Arriving at the ballpark, the crew found its way to the field just as the Diamondbacks were taking batting and fielding practice. Soon, we found Luis, aka Gonzo, and center fielder Steve Finley and asked to speak with them about Gonzo's figure from MLB Series 6. We immediately took the figure from its package and handed it to Gonzo for his opinion. At the same time, Finley, who is a gold-glove center fielder and batting with a .285 average, was asked if he preferred to be made as a hitter or a fielder, should we make one of him. Steve said, "I'd just be honored to have one." (Next year's McFarlane's Sports Picks lineups are not set yet.)

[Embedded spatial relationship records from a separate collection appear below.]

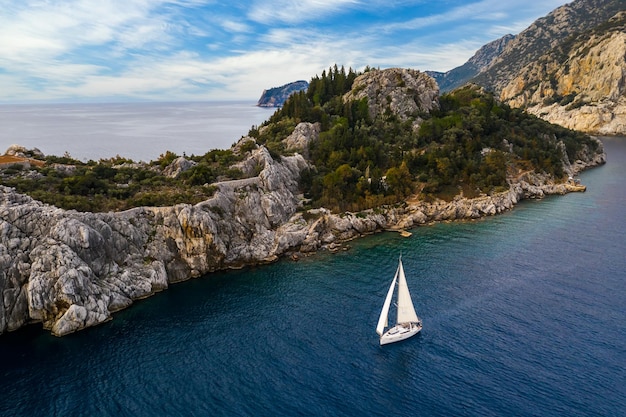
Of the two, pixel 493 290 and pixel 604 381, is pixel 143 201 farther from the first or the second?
pixel 604 381

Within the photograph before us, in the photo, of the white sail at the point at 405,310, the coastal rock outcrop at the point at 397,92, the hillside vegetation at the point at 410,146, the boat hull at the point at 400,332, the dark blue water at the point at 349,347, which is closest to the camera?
the dark blue water at the point at 349,347

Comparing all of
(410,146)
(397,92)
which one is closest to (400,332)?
(410,146)

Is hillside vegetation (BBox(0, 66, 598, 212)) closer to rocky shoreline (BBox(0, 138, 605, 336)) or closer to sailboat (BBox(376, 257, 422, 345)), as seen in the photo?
rocky shoreline (BBox(0, 138, 605, 336))

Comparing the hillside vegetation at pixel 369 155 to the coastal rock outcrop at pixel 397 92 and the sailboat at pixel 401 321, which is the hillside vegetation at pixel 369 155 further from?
the sailboat at pixel 401 321

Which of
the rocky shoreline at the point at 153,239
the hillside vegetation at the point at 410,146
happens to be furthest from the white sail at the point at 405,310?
the hillside vegetation at the point at 410,146

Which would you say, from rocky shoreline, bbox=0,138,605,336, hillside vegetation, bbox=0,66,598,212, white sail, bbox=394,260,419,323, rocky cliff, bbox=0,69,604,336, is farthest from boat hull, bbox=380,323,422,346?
hillside vegetation, bbox=0,66,598,212

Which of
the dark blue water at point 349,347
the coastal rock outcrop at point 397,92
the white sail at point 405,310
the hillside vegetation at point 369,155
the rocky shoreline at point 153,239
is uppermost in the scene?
the coastal rock outcrop at point 397,92
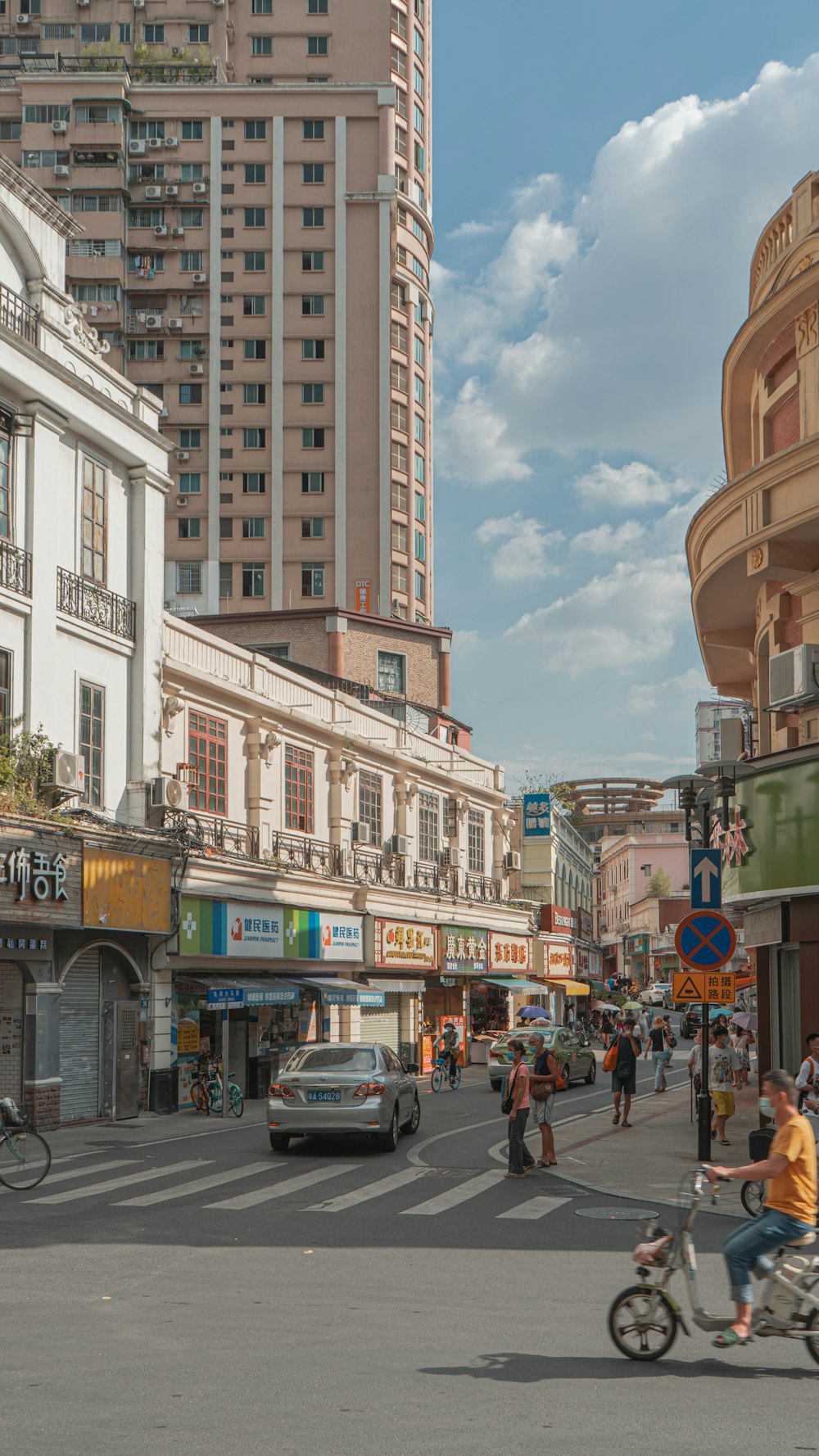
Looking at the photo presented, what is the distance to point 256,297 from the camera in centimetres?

We turned the camera on Luis and asked him what it was like to be immortalized in plastic. "It's pretty awesome, especially the McFarlane collection, because he's kind of the elite," Luis said of his first-ever action figure. "I've done the mini-bobble heads, but this is actually when you feel like you've reached the big leagues when you can get a McFarlane action figurine, it's pretty cool."
When asked to compare his first action figure to winning the 2001 World Series with his bloop single, he laughingly said it was cooler to get the action figure, however the World Series was certainly more memorable. "But my kids can relate to this," Luis added. "My son is 5 years old now, and my wife brought one of these home, and he thought it was pretty neat to see his dad in an action figure to go along with his other action figures. He started to play around with it, then we shelved it, but we now have some extra ones around the house."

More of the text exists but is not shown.